Your task: Transcribe the entries below exactly as they appear.

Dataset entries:
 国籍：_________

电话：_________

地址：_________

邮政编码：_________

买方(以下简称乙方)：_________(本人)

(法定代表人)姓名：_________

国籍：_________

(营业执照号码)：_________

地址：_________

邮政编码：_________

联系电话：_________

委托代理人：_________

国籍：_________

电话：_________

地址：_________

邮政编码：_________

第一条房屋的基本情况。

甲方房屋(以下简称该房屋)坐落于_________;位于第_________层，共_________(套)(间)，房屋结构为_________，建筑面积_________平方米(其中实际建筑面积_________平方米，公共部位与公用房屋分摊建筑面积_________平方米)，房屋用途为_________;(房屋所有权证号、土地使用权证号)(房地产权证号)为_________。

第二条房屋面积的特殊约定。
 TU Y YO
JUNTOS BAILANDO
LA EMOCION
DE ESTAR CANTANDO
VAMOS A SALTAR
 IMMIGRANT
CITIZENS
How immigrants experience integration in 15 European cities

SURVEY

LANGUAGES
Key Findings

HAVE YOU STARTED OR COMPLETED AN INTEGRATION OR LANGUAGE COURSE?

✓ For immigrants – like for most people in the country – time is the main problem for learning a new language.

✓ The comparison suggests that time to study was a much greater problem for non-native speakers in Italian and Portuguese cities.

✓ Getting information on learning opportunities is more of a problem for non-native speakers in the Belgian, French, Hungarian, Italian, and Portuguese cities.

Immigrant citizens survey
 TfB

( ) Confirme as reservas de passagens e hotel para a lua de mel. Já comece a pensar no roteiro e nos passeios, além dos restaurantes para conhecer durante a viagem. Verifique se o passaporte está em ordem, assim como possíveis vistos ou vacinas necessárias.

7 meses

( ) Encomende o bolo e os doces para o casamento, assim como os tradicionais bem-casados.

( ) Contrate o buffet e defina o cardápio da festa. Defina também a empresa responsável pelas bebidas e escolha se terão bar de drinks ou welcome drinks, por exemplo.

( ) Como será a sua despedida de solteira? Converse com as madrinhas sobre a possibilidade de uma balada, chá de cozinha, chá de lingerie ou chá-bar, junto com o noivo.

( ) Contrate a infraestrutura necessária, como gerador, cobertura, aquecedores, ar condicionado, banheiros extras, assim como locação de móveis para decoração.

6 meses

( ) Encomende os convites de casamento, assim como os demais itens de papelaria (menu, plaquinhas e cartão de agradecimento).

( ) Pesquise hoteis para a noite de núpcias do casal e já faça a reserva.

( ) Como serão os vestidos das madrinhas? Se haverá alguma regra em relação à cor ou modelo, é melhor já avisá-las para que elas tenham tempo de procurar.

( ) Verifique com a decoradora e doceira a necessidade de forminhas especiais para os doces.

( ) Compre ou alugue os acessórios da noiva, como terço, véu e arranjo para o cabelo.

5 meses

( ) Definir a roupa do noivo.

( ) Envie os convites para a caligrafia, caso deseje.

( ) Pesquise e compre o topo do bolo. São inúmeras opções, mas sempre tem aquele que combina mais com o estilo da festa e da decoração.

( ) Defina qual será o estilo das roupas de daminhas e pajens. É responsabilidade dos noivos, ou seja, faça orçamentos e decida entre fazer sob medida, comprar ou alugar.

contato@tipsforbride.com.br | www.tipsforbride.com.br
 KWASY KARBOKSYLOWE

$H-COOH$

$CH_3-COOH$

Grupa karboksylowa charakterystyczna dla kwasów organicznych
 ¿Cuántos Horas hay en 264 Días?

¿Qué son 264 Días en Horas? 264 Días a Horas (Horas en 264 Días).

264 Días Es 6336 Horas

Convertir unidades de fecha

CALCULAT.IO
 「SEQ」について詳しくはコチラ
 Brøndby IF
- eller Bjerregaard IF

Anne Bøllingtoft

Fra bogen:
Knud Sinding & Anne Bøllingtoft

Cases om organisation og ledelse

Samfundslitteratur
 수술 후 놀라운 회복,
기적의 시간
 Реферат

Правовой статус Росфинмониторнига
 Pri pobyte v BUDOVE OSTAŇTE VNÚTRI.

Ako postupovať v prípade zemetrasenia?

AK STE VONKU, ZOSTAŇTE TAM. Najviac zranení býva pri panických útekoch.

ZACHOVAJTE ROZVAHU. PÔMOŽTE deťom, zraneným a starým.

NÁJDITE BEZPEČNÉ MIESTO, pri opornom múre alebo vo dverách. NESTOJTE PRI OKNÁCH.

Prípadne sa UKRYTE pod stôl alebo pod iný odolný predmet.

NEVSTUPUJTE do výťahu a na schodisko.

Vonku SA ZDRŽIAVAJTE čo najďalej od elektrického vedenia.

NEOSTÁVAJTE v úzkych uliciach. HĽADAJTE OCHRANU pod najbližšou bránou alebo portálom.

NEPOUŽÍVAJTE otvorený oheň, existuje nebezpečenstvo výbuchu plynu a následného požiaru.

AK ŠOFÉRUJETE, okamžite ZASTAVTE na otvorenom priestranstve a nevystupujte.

Result:
 国籍：_________

电话：_________

地址：_________

邮政编码：_________

买方(以下简称乙方)：_________(本人)

(法定代表人)姓名：_________

国籍：_________

(营业执照号码)：_________

地址：_________

邮政编码：_________

联系电话：_________

委托代理人：_________

国籍：_________

电话：_________

地址：_________

邮政编码：_________

第一条房屋的基本情况。

甲方房屋(以下简称该房屋)坐落于_________;位于第_________层，共_________(套)(间)，房屋结构为_________，建筑面积_________平方米(其中实际建筑面积_________平方米，公共部位与公用房屋分摊建筑面积_________平方米)，房屋用途为_________;(房屋所有权证号、土地使用权证号)(房地产权证号)为_________。

第二条房屋面积的特殊约定。
 TU Y YO
JUNTOS BAILANDO
LA EMOCION
DE ESTAR CANTANDO
VAMOS A SALTAR
 IMMIGRANT
CITIZENS
How immigrants experience integration in 15 European cities

SURVEY

LANGUAGES
Key Findings

HAVE YOU STARTED OR COMPLETED AN INTEGRATION OR LANGUAGE COURSE?

✓ For immigrants – like for most people in the country – time is the main problem for learning a new language.

✓ The comparison suggests that time to study was a much greater problem for non-native speakers in Italian and Portuguese cities.

✓ Getting information on learning opportunities is more of a problem for non-native speakers in the Belgian, French, Hungarian, Italian, and Portuguese cities.

Immigrant citizens survey
 TfB

( ) Confirme as reservas de passagens e hotel para a lua de mel. Já comece a pensar no roteiro e nos passeios, além dos restaurantes para conhecer durante a viagem. Verifique se o passaporte está em ordem, assim como possíveis vistos ou vacinas necessárias.

7 meses

( ) Encomende o bolo e os doces para o casamento, assim como os tradicionais bem-casados.

( ) Contrate o buffet e defina o cardápio da festa. Defina também a empresa responsável pelas bebidas e escolha se terão bar de drinks ou welcome drinks, por exemplo.

( ) Como será a sua despedida de solteira? Converse com as madrinhas sobre a possibilidade de uma balada, chá de cozinha, chá de lingerie ou chá-bar, junto com o noivo.

( ) Contrate a infraestrutura necessária, como gerador, cobertura, aquecedores, ar condicionado, banheiros extras, assim como locação de móveis para decoração.

6 meses

( ) Encomende os convites de casamento, assim como os demais itens de papelaria (menu, plaquinhas e cartão de agradecimento).

( ) Pesquise hoteis para a noite de núpcias do casal e já faça a reserva.

( ) Como serão os vestidos das madrinhas? Se haverá alguma regra em relação à cor ou modelo, é melhor já avisá-las para que elas tenham tempo de procurar.

( ) Verifique com a decoradora e doceira a necessidade de forminhas especiais para os doces.

( ) Compre ou alugue os acessórios da noiva, como terço, véu e arranjo para o cabelo.

5 meses

( ) Definir a roupa do noivo.

( ) Envie os convites para a caligrafia, caso deseje.

( ) Pesquise e compre o topo do bolo. São inúmeras opções, mas sempre tem aquele que combina mais com o estilo da festa e da decoração.

( ) Defina qual será o estilo das roupas de daminhas e pajens. É responsabilidade dos noivos, ou seja, faça orçamentos e decida entre fazer sob medida, comprar ou alugar.

contato@tipsforbride.com.br | www.tipsforbride.com.br
 KWASY KARBOKSYLOWE

$H-COOH$

$CH_3-COOH$

Grupa karboksylowa charakterystyczna dla kwasów organicznych
 ¿Cuántos Horas hay en 264 Días?

¿Qué son 264 Días en Horas? 264 Días a Horas (Horas en 264 Días).

264 Días Es 6336 Horas

Convertir unidades de fecha

CALCULAT.IO
 「SEQ」について詳しくはコチラ
 Brøndby IF
- eller Bjerregaard IF

Anne Bøllingtoft

Fra bogen:
Knud Sinding & Anne Bøllingtoft

Cases om organisation og ledelse

Samfundslitteratur
 수술 후 놀라운 회복,
기적의 시간
 Реферат

Правовой статус Росфинмониторнига
 Pri pobyte v BUDOVE OSTAŇTE VNÚTRI.

Ako postupovať v prípade zemetrasenia?

AK STE VONKU, ZOSTAŇTE TAM. Najviac zranení býva pri panických útekoch.

ZACHOVAJTE ROZVAHU. PÔMOŽTE deťom, zraneným a starým.

NÁJDITE BEZPEČNÉ MIESTO, pri opornom múre alebo vo dverách. NESTOJTE PRI OKNÁCH.

Prípadne sa UKRYTE pod stôl alebo pod iný odolný predmet.

NEVSTUPUJTE do výťahu a na schodisko.

Vonku SA ZDRŽIAVAJTE čo najďalej od elektrického vedenia.

NEOSTÁVAJTE v úzkych uliciach. HĽADAJTE OCHRANU pod najbližšou bránou alebo portálom.

NEPOUŽÍVAJTE otvorený oheň, existuje nebezpečenstvo výbuchu plynu a následného požiaru.

AK ŠOFÉRUJETE, okamžite ZASTAVTE na otvorenom priestranstve a nevystupujte.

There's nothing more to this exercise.